* **Source data**

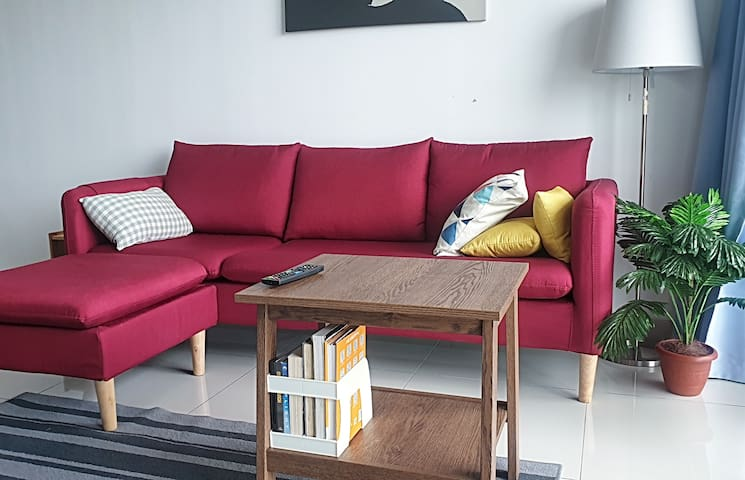 Living Room with 3 Seater Sofa in Red Colour.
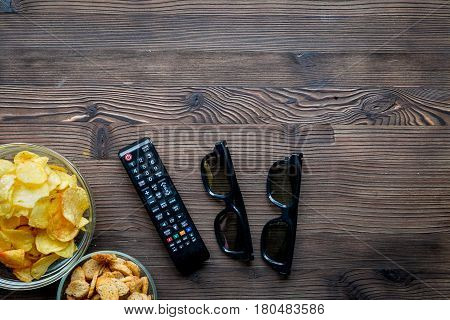 TV remote control and snacks on wooden desk background top view space for text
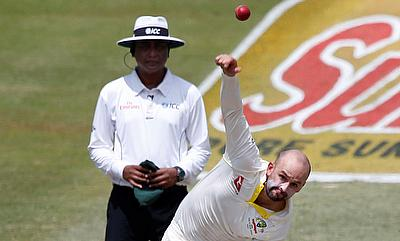 Nathan Lyon (right) picked three wickets in the Durban Test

* **Task item**
Give back the whole listing exactly; no pictures.

* **Response box**
 Living Room with 3 Seater Sofa in Red Colour.
 TV remote control and snacks on wooden desk background top view space for text
 Nathan Lyon (right) picked three wickets in the Durban Test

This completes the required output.